Espíritas e afro-brasileiros

            As taxas de crescimento nominal, no Censo de 2010, também vigoraram para a declaração espírita. Houve na última década um acréscimo vigoroso de adeptos do espiritismo kardecista, que passaram de 1,3% em 2000 para 2,02% em 2010. São hoje cerca de 3,8 milhões de seguidores do espiritismo no Brasil. Como mostra Bernardo Lewgoy, “o espiritismo brasileiro passou, nas últimas décadas, por um processo de transformação, de minoria religiosa perseguida para alternativa religiosa legítima, que oferece explicação de sucessos, conforto para aflições e cura espiritual de infortúnios, a partir de uma doutrina que se pretende simultaneamente científica e religiosa”[29].

A presença espírita na sociedade brasileira não consegue ser captada satisfatoriamente pelos dados do censo, que traduzem simplesmente um olhar de “superfície”. Lewgoy chama a atenção para “as dinâmicas e estratégias de mobilidade e afiliação religiosa concreta dos atores sociais” que só com o aporte de pesquisas qualitativas, com bons recursos hermenêuticos, conseguem ser delineadas.[30] Ha que sublinhar, igualmente, um dado reiterado por analistas das ciências sociais a propósito da “impregnação espírita da sociedade brasileira”. Como mostrou Gilberto Velho, entre outros, o “transe, possessão e mediunidade são fenômenos religiosos recorrentes na sociedade brasileira”. E não só no espiritismo, mas também nas religiões afro, no pentecostalismo e outros grupos religiosos. Esse autor chega a sugerir que em torno da metade da população brasileira “participa diretamente de sistemas religiosos em que a crença nos espíritos e na sua periódica manifestação através dos indivíduos é característica fundamental”[31]. 

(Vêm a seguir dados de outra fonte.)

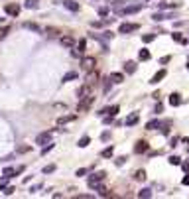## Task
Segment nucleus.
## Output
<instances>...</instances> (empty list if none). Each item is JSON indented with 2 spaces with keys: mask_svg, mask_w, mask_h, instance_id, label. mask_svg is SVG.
<instances>
[{
  "mask_svg": "<svg viewBox=\"0 0 189 199\" xmlns=\"http://www.w3.org/2000/svg\"><path fill=\"white\" fill-rule=\"evenodd\" d=\"M93 103H95V95H93V93H91L89 97H85V99H81V101H79V112H85V110H89Z\"/></svg>",
  "mask_w": 189,
  "mask_h": 199,
  "instance_id": "nucleus-1",
  "label": "nucleus"
},
{
  "mask_svg": "<svg viewBox=\"0 0 189 199\" xmlns=\"http://www.w3.org/2000/svg\"><path fill=\"white\" fill-rule=\"evenodd\" d=\"M105 177H106V174H105V171H97L95 175H91V177H89V181H87V184H89V187H93V189H95V187L99 185L101 181L105 180Z\"/></svg>",
  "mask_w": 189,
  "mask_h": 199,
  "instance_id": "nucleus-2",
  "label": "nucleus"
},
{
  "mask_svg": "<svg viewBox=\"0 0 189 199\" xmlns=\"http://www.w3.org/2000/svg\"><path fill=\"white\" fill-rule=\"evenodd\" d=\"M49 142H51V134H49V132H41V134H37L36 144H40V146H45V144H49Z\"/></svg>",
  "mask_w": 189,
  "mask_h": 199,
  "instance_id": "nucleus-3",
  "label": "nucleus"
},
{
  "mask_svg": "<svg viewBox=\"0 0 189 199\" xmlns=\"http://www.w3.org/2000/svg\"><path fill=\"white\" fill-rule=\"evenodd\" d=\"M81 65H83V69H85V71H93V69H95V65H97V61H95V57H83Z\"/></svg>",
  "mask_w": 189,
  "mask_h": 199,
  "instance_id": "nucleus-4",
  "label": "nucleus"
},
{
  "mask_svg": "<svg viewBox=\"0 0 189 199\" xmlns=\"http://www.w3.org/2000/svg\"><path fill=\"white\" fill-rule=\"evenodd\" d=\"M148 150H150V144L146 140H138L136 146H134V152L136 154H144V152H148Z\"/></svg>",
  "mask_w": 189,
  "mask_h": 199,
  "instance_id": "nucleus-5",
  "label": "nucleus"
},
{
  "mask_svg": "<svg viewBox=\"0 0 189 199\" xmlns=\"http://www.w3.org/2000/svg\"><path fill=\"white\" fill-rule=\"evenodd\" d=\"M138 30V24H120V28H118V32L120 34H130V32H136Z\"/></svg>",
  "mask_w": 189,
  "mask_h": 199,
  "instance_id": "nucleus-6",
  "label": "nucleus"
},
{
  "mask_svg": "<svg viewBox=\"0 0 189 199\" xmlns=\"http://www.w3.org/2000/svg\"><path fill=\"white\" fill-rule=\"evenodd\" d=\"M118 110H120V109H118V105H112V106H106V109H102V110L99 112V115H101V116H105V115L116 116V115H118Z\"/></svg>",
  "mask_w": 189,
  "mask_h": 199,
  "instance_id": "nucleus-7",
  "label": "nucleus"
},
{
  "mask_svg": "<svg viewBox=\"0 0 189 199\" xmlns=\"http://www.w3.org/2000/svg\"><path fill=\"white\" fill-rule=\"evenodd\" d=\"M4 12H6L8 16H18L20 14V6L18 4H6V6H4Z\"/></svg>",
  "mask_w": 189,
  "mask_h": 199,
  "instance_id": "nucleus-8",
  "label": "nucleus"
},
{
  "mask_svg": "<svg viewBox=\"0 0 189 199\" xmlns=\"http://www.w3.org/2000/svg\"><path fill=\"white\" fill-rule=\"evenodd\" d=\"M89 95H91V85H89V83H85L83 87L77 91V99L81 101V99H85V97H89Z\"/></svg>",
  "mask_w": 189,
  "mask_h": 199,
  "instance_id": "nucleus-9",
  "label": "nucleus"
},
{
  "mask_svg": "<svg viewBox=\"0 0 189 199\" xmlns=\"http://www.w3.org/2000/svg\"><path fill=\"white\" fill-rule=\"evenodd\" d=\"M63 6L71 12H79V2H75V0H63Z\"/></svg>",
  "mask_w": 189,
  "mask_h": 199,
  "instance_id": "nucleus-10",
  "label": "nucleus"
},
{
  "mask_svg": "<svg viewBox=\"0 0 189 199\" xmlns=\"http://www.w3.org/2000/svg\"><path fill=\"white\" fill-rule=\"evenodd\" d=\"M165 75H167V73H165V69H160V71H158V73H156V75H154V77H152V79H150V83H152V85H158V83L161 81V79H164V77H165Z\"/></svg>",
  "mask_w": 189,
  "mask_h": 199,
  "instance_id": "nucleus-11",
  "label": "nucleus"
},
{
  "mask_svg": "<svg viewBox=\"0 0 189 199\" xmlns=\"http://www.w3.org/2000/svg\"><path fill=\"white\" fill-rule=\"evenodd\" d=\"M140 120V116H138V112H132V115L130 116H126V120H124V124H126V126H134V124H136V122Z\"/></svg>",
  "mask_w": 189,
  "mask_h": 199,
  "instance_id": "nucleus-12",
  "label": "nucleus"
},
{
  "mask_svg": "<svg viewBox=\"0 0 189 199\" xmlns=\"http://www.w3.org/2000/svg\"><path fill=\"white\" fill-rule=\"evenodd\" d=\"M97 81H99V73H97V71H89V75H87V81H85V83H89L91 87H93V85H95Z\"/></svg>",
  "mask_w": 189,
  "mask_h": 199,
  "instance_id": "nucleus-13",
  "label": "nucleus"
},
{
  "mask_svg": "<svg viewBox=\"0 0 189 199\" xmlns=\"http://www.w3.org/2000/svg\"><path fill=\"white\" fill-rule=\"evenodd\" d=\"M109 81H112V83L118 85V83L124 81V75H122V73H110V75H109Z\"/></svg>",
  "mask_w": 189,
  "mask_h": 199,
  "instance_id": "nucleus-14",
  "label": "nucleus"
},
{
  "mask_svg": "<svg viewBox=\"0 0 189 199\" xmlns=\"http://www.w3.org/2000/svg\"><path fill=\"white\" fill-rule=\"evenodd\" d=\"M170 105H171V106H179V105H181V97L177 95V93H171V95H170Z\"/></svg>",
  "mask_w": 189,
  "mask_h": 199,
  "instance_id": "nucleus-15",
  "label": "nucleus"
},
{
  "mask_svg": "<svg viewBox=\"0 0 189 199\" xmlns=\"http://www.w3.org/2000/svg\"><path fill=\"white\" fill-rule=\"evenodd\" d=\"M85 47H87V40H81V41H79V44H77V50H75V51H73V55H75V57H77V55H79V53H83V51H85Z\"/></svg>",
  "mask_w": 189,
  "mask_h": 199,
  "instance_id": "nucleus-16",
  "label": "nucleus"
},
{
  "mask_svg": "<svg viewBox=\"0 0 189 199\" xmlns=\"http://www.w3.org/2000/svg\"><path fill=\"white\" fill-rule=\"evenodd\" d=\"M138 10H142V4H136V6H128V8L120 10V14H134V12H138Z\"/></svg>",
  "mask_w": 189,
  "mask_h": 199,
  "instance_id": "nucleus-17",
  "label": "nucleus"
},
{
  "mask_svg": "<svg viewBox=\"0 0 189 199\" xmlns=\"http://www.w3.org/2000/svg\"><path fill=\"white\" fill-rule=\"evenodd\" d=\"M161 126H164V122H161V120H150L148 124H146L148 130H156V128H161Z\"/></svg>",
  "mask_w": 189,
  "mask_h": 199,
  "instance_id": "nucleus-18",
  "label": "nucleus"
},
{
  "mask_svg": "<svg viewBox=\"0 0 189 199\" xmlns=\"http://www.w3.org/2000/svg\"><path fill=\"white\" fill-rule=\"evenodd\" d=\"M61 45H65V47H73L75 45V40L71 36H63L61 37Z\"/></svg>",
  "mask_w": 189,
  "mask_h": 199,
  "instance_id": "nucleus-19",
  "label": "nucleus"
},
{
  "mask_svg": "<svg viewBox=\"0 0 189 199\" xmlns=\"http://www.w3.org/2000/svg\"><path fill=\"white\" fill-rule=\"evenodd\" d=\"M75 115H67V116H61V118H57V124H67V122H73L75 120Z\"/></svg>",
  "mask_w": 189,
  "mask_h": 199,
  "instance_id": "nucleus-20",
  "label": "nucleus"
},
{
  "mask_svg": "<svg viewBox=\"0 0 189 199\" xmlns=\"http://www.w3.org/2000/svg\"><path fill=\"white\" fill-rule=\"evenodd\" d=\"M101 156H102V158H112V156H114V148H112V146H106V148L101 152Z\"/></svg>",
  "mask_w": 189,
  "mask_h": 199,
  "instance_id": "nucleus-21",
  "label": "nucleus"
},
{
  "mask_svg": "<svg viewBox=\"0 0 189 199\" xmlns=\"http://www.w3.org/2000/svg\"><path fill=\"white\" fill-rule=\"evenodd\" d=\"M124 71H126V73H134V71H136V63H134V61H126V63H124Z\"/></svg>",
  "mask_w": 189,
  "mask_h": 199,
  "instance_id": "nucleus-22",
  "label": "nucleus"
},
{
  "mask_svg": "<svg viewBox=\"0 0 189 199\" xmlns=\"http://www.w3.org/2000/svg\"><path fill=\"white\" fill-rule=\"evenodd\" d=\"M24 28L26 30H32V32H40V26L34 24V22H24Z\"/></svg>",
  "mask_w": 189,
  "mask_h": 199,
  "instance_id": "nucleus-23",
  "label": "nucleus"
},
{
  "mask_svg": "<svg viewBox=\"0 0 189 199\" xmlns=\"http://www.w3.org/2000/svg\"><path fill=\"white\" fill-rule=\"evenodd\" d=\"M73 79H77V73H75V71H69V73H65V75H63V83L73 81Z\"/></svg>",
  "mask_w": 189,
  "mask_h": 199,
  "instance_id": "nucleus-24",
  "label": "nucleus"
},
{
  "mask_svg": "<svg viewBox=\"0 0 189 199\" xmlns=\"http://www.w3.org/2000/svg\"><path fill=\"white\" fill-rule=\"evenodd\" d=\"M138 57H140V61H148V59H150V51L148 50H140Z\"/></svg>",
  "mask_w": 189,
  "mask_h": 199,
  "instance_id": "nucleus-25",
  "label": "nucleus"
},
{
  "mask_svg": "<svg viewBox=\"0 0 189 199\" xmlns=\"http://www.w3.org/2000/svg\"><path fill=\"white\" fill-rule=\"evenodd\" d=\"M89 142H91V138H89V136H83V138H81V140L77 142V146H79V148H87Z\"/></svg>",
  "mask_w": 189,
  "mask_h": 199,
  "instance_id": "nucleus-26",
  "label": "nucleus"
},
{
  "mask_svg": "<svg viewBox=\"0 0 189 199\" xmlns=\"http://www.w3.org/2000/svg\"><path fill=\"white\" fill-rule=\"evenodd\" d=\"M171 166H181V158L179 156H170V160H167Z\"/></svg>",
  "mask_w": 189,
  "mask_h": 199,
  "instance_id": "nucleus-27",
  "label": "nucleus"
},
{
  "mask_svg": "<svg viewBox=\"0 0 189 199\" xmlns=\"http://www.w3.org/2000/svg\"><path fill=\"white\" fill-rule=\"evenodd\" d=\"M154 40H156V34H146V36H142V41H144V44H152Z\"/></svg>",
  "mask_w": 189,
  "mask_h": 199,
  "instance_id": "nucleus-28",
  "label": "nucleus"
},
{
  "mask_svg": "<svg viewBox=\"0 0 189 199\" xmlns=\"http://www.w3.org/2000/svg\"><path fill=\"white\" fill-rule=\"evenodd\" d=\"M171 37H174L177 44H187V40H185V37H183L181 34H171Z\"/></svg>",
  "mask_w": 189,
  "mask_h": 199,
  "instance_id": "nucleus-29",
  "label": "nucleus"
},
{
  "mask_svg": "<svg viewBox=\"0 0 189 199\" xmlns=\"http://www.w3.org/2000/svg\"><path fill=\"white\" fill-rule=\"evenodd\" d=\"M8 34H10V26H6V28H0V41H2Z\"/></svg>",
  "mask_w": 189,
  "mask_h": 199,
  "instance_id": "nucleus-30",
  "label": "nucleus"
},
{
  "mask_svg": "<svg viewBox=\"0 0 189 199\" xmlns=\"http://www.w3.org/2000/svg\"><path fill=\"white\" fill-rule=\"evenodd\" d=\"M134 177H136L138 181H144V180H146V171H144V170H138V171H136V175H134Z\"/></svg>",
  "mask_w": 189,
  "mask_h": 199,
  "instance_id": "nucleus-31",
  "label": "nucleus"
},
{
  "mask_svg": "<svg viewBox=\"0 0 189 199\" xmlns=\"http://www.w3.org/2000/svg\"><path fill=\"white\" fill-rule=\"evenodd\" d=\"M24 6H26V8H30V10H32V8H37V0H26Z\"/></svg>",
  "mask_w": 189,
  "mask_h": 199,
  "instance_id": "nucleus-32",
  "label": "nucleus"
},
{
  "mask_svg": "<svg viewBox=\"0 0 189 199\" xmlns=\"http://www.w3.org/2000/svg\"><path fill=\"white\" fill-rule=\"evenodd\" d=\"M4 175H6V177H14L16 175V170L14 168H4Z\"/></svg>",
  "mask_w": 189,
  "mask_h": 199,
  "instance_id": "nucleus-33",
  "label": "nucleus"
},
{
  "mask_svg": "<svg viewBox=\"0 0 189 199\" xmlns=\"http://www.w3.org/2000/svg\"><path fill=\"white\" fill-rule=\"evenodd\" d=\"M45 34H47V36H57L59 30H57V28H45Z\"/></svg>",
  "mask_w": 189,
  "mask_h": 199,
  "instance_id": "nucleus-34",
  "label": "nucleus"
},
{
  "mask_svg": "<svg viewBox=\"0 0 189 199\" xmlns=\"http://www.w3.org/2000/svg\"><path fill=\"white\" fill-rule=\"evenodd\" d=\"M138 197H152V191H150V189H142L138 193Z\"/></svg>",
  "mask_w": 189,
  "mask_h": 199,
  "instance_id": "nucleus-35",
  "label": "nucleus"
},
{
  "mask_svg": "<svg viewBox=\"0 0 189 199\" xmlns=\"http://www.w3.org/2000/svg\"><path fill=\"white\" fill-rule=\"evenodd\" d=\"M51 171H55V166H45V168H44V174H51Z\"/></svg>",
  "mask_w": 189,
  "mask_h": 199,
  "instance_id": "nucleus-36",
  "label": "nucleus"
},
{
  "mask_svg": "<svg viewBox=\"0 0 189 199\" xmlns=\"http://www.w3.org/2000/svg\"><path fill=\"white\" fill-rule=\"evenodd\" d=\"M124 162H126V156H120V158H116V162H114V164H116V166H122Z\"/></svg>",
  "mask_w": 189,
  "mask_h": 199,
  "instance_id": "nucleus-37",
  "label": "nucleus"
},
{
  "mask_svg": "<svg viewBox=\"0 0 189 199\" xmlns=\"http://www.w3.org/2000/svg\"><path fill=\"white\" fill-rule=\"evenodd\" d=\"M4 189V195H12L14 193V187H2Z\"/></svg>",
  "mask_w": 189,
  "mask_h": 199,
  "instance_id": "nucleus-38",
  "label": "nucleus"
},
{
  "mask_svg": "<svg viewBox=\"0 0 189 199\" xmlns=\"http://www.w3.org/2000/svg\"><path fill=\"white\" fill-rule=\"evenodd\" d=\"M152 18H154V20H165V16H164V14H158V12H156V14L152 16Z\"/></svg>",
  "mask_w": 189,
  "mask_h": 199,
  "instance_id": "nucleus-39",
  "label": "nucleus"
},
{
  "mask_svg": "<svg viewBox=\"0 0 189 199\" xmlns=\"http://www.w3.org/2000/svg\"><path fill=\"white\" fill-rule=\"evenodd\" d=\"M51 148H53V144H47V146H45L44 150H41V154H44V156H45V154H47V152H49V150H51Z\"/></svg>",
  "mask_w": 189,
  "mask_h": 199,
  "instance_id": "nucleus-40",
  "label": "nucleus"
},
{
  "mask_svg": "<svg viewBox=\"0 0 189 199\" xmlns=\"http://www.w3.org/2000/svg\"><path fill=\"white\" fill-rule=\"evenodd\" d=\"M18 152H20V154H24V152H30V146H20V148H18Z\"/></svg>",
  "mask_w": 189,
  "mask_h": 199,
  "instance_id": "nucleus-41",
  "label": "nucleus"
},
{
  "mask_svg": "<svg viewBox=\"0 0 189 199\" xmlns=\"http://www.w3.org/2000/svg\"><path fill=\"white\" fill-rule=\"evenodd\" d=\"M99 14H101V16H106V14H109V10H106V8H101Z\"/></svg>",
  "mask_w": 189,
  "mask_h": 199,
  "instance_id": "nucleus-42",
  "label": "nucleus"
},
{
  "mask_svg": "<svg viewBox=\"0 0 189 199\" xmlns=\"http://www.w3.org/2000/svg\"><path fill=\"white\" fill-rule=\"evenodd\" d=\"M85 174H87V170H85V168H81V170H77V175H85Z\"/></svg>",
  "mask_w": 189,
  "mask_h": 199,
  "instance_id": "nucleus-43",
  "label": "nucleus"
},
{
  "mask_svg": "<svg viewBox=\"0 0 189 199\" xmlns=\"http://www.w3.org/2000/svg\"><path fill=\"white\" fill-rule=\"evenodd\" d=\"M181 184H183V185H189V175H185V177H183V180H181Z\"/></svg>",
  "mask_w": 189,
  "mask_h": 199,
  "instance_id": "nucleus-44",
  "label": "nucleus"
},
{
  "mask_svg": "<svg viewBox=\"0 0 189 199\" xmlns=\"http://www.w3.org/2000/svg\"><path fill=\"white\" fill-rule=\"evenodd\" d=\"M181 168L185 170V171H189V162H185V164H181Z\"/></svg>",
  "mask_w": 189,
  "mask_h": 199,
  "instance_id": "nucleus-45",
  "label": "nucleus"
},
{
  "mask_svg": "<svg viewBox=\"0 0 189 199\" xmlns=\"http://www.w3.org/2000/svg\"><path fill=\"white\" fill-rule=\"evenodd\" d=\"M187 69H189V61H187Z\"/></svg>",
  "mask_w": 189,
  "mask_h": 199,
  "instance_id": "nucleus-46",
  "label": "nucleus"
}]
</instances>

O sociólogo Cândido Procópio de Camargo, com base nos Censos de 1940 a 1960, sublinhava o papel singular do “gradiente Espiritismo-Umbanda” como “beneficiário” do processo de transição religiosa em curso no Brasil[32]. Reginaldo Prandi lembra essa previsão de Cândido Camargo, e mostra como ela, de fato, não se realizou. O que se destaca nos últimos Censos é um “declínio constante” do conjunto das religiões afro, sobretudo da umbanda, mantendo-se no reduzido patamar de 0,3% da população brasileira. Prandi reconhece que na última década houve uma “pequena reação da umbanda”, que passou de 397.431 adeptos, em 2000, para 407.331, em 2010. Mas adverte que “o fraco crescimento observado foi insuficiente para recuperar as perdas sofridas anteriormente”. Trata-se de uma perda que se revela progressiva, desde o Censo de 1991, quando a umbanda e o candomblé passaram a contar com estatísticas separadas. O mesmo não ocorre com o candomblé, que em 2000 contava com 139 mil adeptos e ganha um acréscimo de 28 mil adeptos em 2010, passando a 167 mil declarantes.[33]

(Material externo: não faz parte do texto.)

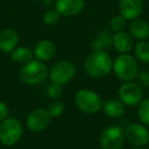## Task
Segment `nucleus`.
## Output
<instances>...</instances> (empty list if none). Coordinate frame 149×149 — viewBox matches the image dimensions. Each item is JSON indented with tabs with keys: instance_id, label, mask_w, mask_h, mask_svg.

Mas assim como ocorre no aferimento da declaração dos espíritas, também com respeito às religiões afro-brasileiras há dificuldades precisas de detectar a real presença da umbanda e do candomblé no Brasil. Como indica Prandi, o Censo “sempre ofereceu números subestimados dos seguidores das religiões afro-brasileiras, o que se deve às circunstâncias históricas nas quais essas religiões se constituíram no Brasil e a seu caráter sincrético daí decorrente”. Continua vigente a tendência de adeptos das religiões afro-brasileiras camuflarem sua identidade registrando uma declaração de crença distinta, seja na rubrica católica ou espírita[34].

Numa abordagem mais otimista sobre os rumos das religiões afro-brasileiras, as pesquisadoras Luciana Duccini e Miriam Rabelo reconhecem que apesar de sua reduzida expressão numérica, essas religiões “jogam um papel importante em debates sobre formação da sociedade brasileira e na política identitária de segmentos desta sociedade”[35]. Na análise dessas autoras, o que o Censo de 2010 revela é “uma recuperação no crescimento dessas religiões, que até então vinham perdendo adeptos”. Se houve um crescimento negativo entre os anos de 1991 e 2000, os dados do último Censo revelam um “incremento de 12,5%”, sobretudo em razão do crescimento do candomblé, que foi da ordem de 31,2%, bem como da umbanda, na ordem de 2,5%.[36]

Tradições indígenas e outras religiões

            Os dados indicados pelo Censo de 2010 com respeito às tradições indígenas no Brasil revelam um crescimento com respeito à década passada. Enquanto em 2000 os números indicavam 10.723 adeptos de tradições indígenas, no ano de 2010 esse número passou para 63.082. Uma importante observação feita pela pesquisadora Elizabeth Pissolato em artigo sobre o tema, diz respeito à inadequação da utilização da categoria “raça ou cor” para favorecer o auto-reconhecimento indígena para muitos dos adeptos que se autodeclararam indígenas, mesmo não reconhecendo tais critérios como indicativos dessa pertença. Isso denota um componente de “valorização cultural” implicado na inclusão da categoria “tradições indígenas” na pesquisa censitária a partir de 2000.[37] Dentre outros destaques de sua interpretação vale registrar a presença significativa de indígenas que se autodeclararam sem religião, em torno de 14,5%; bem como o crescimento daqueles que se autodeclaram evangélicos (25%). Quanto aos que se autodeclaram católicos (51%), que é uma porcentagem alta, houve um decréscimo na última década, já que em 2000 eram 58,9%. A autora sublinha como um traço importante o “aumento extraordinário” ocorrido na última década, e destacado no Censo, das declarações de indígenas em favor da “tradições indígenas” como religião, de 1,4% dos declarantes em 2000 para cerca de 5,3% em 2010.[38]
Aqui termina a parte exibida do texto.